Challenges and prospects of synthesizing biomass-derived porous carbon for electrochemical capacitors

Abstract

The rising global demand for energy, driven by industrial growth and urbanization, has intensified reliance on fossil fuels, leading to environmental issues such as resource depletion and greenhouse gas emissions. In response, renewable energy sources such as wind and solar are becoming more prominent, but their intermittent availability necessitates the advancement of efficient energy storage solutions. Electrochemical energy storage systems, particularly electrochemical capacitors (ECs), are ideal for applications in electric vehicles, grid stabilization, and portable electronics. However, their low energy density compared to batteries remains a critical challenge, highlighting the need to explore advanced electrode materials to enhance performance. Among various materials, biomass-derived porous carbon (BDPC) has attracted considerable attention due to its abundant availability, environmental sustainability, high surface area, and adjustable porosity. BDPC, sourced from renewable precursors such as lignin, cellulose, and wood sawdust, exhibits unique structural characteristics that greatly influence its electrochemical performance. The choice of biomass precursor is crucial in determining key properties such as pore size distribution, surface area, and conductivity, all of which directly impact capacitance and overall efficiency of ECs.
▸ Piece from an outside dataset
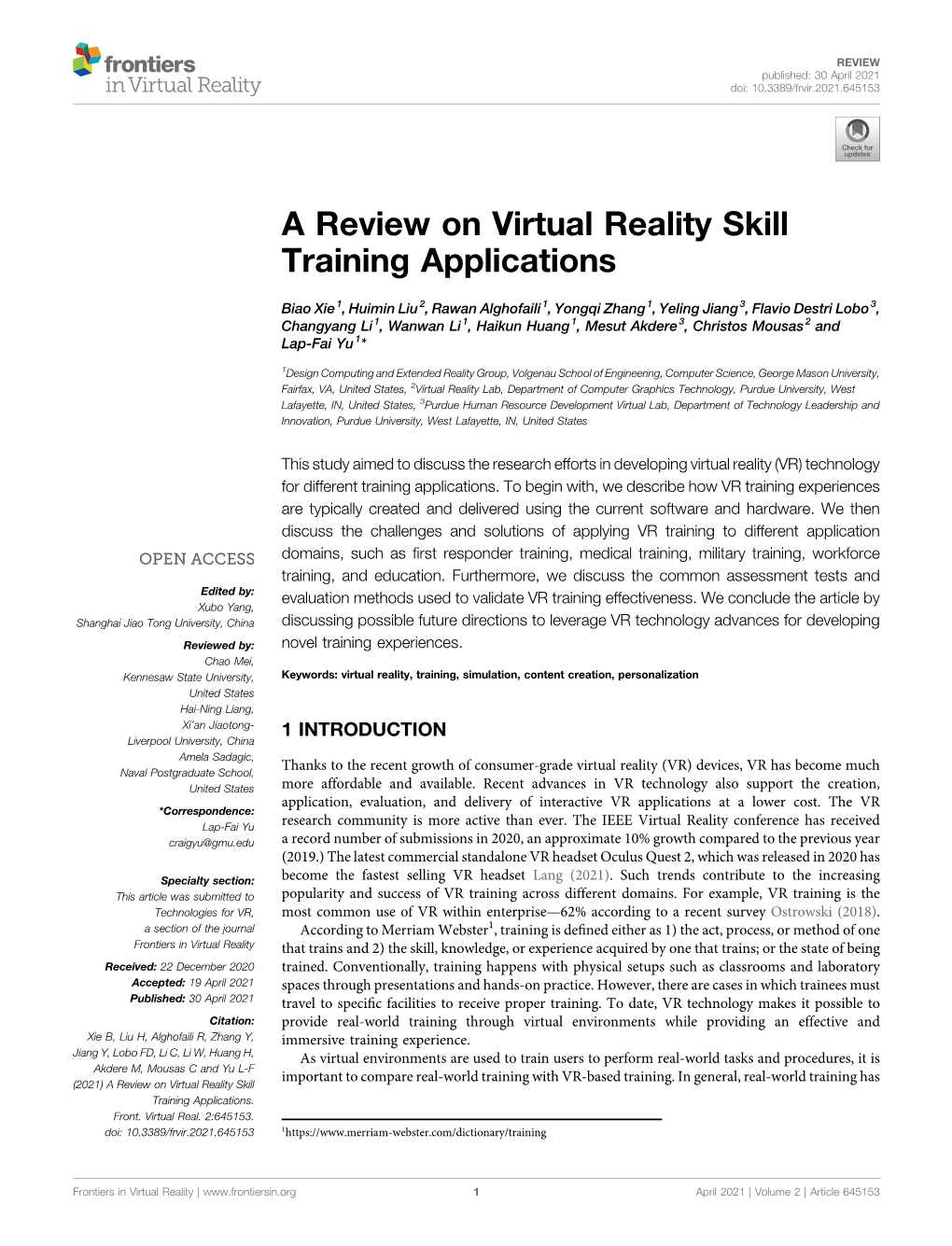 A Review on Virtual Reality Skill Training Applications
Despite its potential, BDPC faces several challenges in large-scale production, cost-effectiveness, and maintaining consistent material properties during manufacturing. Optimizing synthesis methods and activation strategies is crucial for enhancing BDPC's energy storage capabilities and advancing its transition from laboratory research to commercial use. This review examines the diverse applications of BDPC in ECs and evaluates its potential for large-scale commercialization. It explores key opportunities and barriers related to performance optimization, market feasibility, and regulatory compliance. Additionally, recent advancements in BDPC materials are discussed, with a focus on their structural characteristics, electrochemical properties, and strategies to enhance their energy storage performance. By analyzing current trends and emerging opportunities, this review provides valuable insights into how BDPC can contribute to increasing demand for high-performance, sustainable energy storage solutions.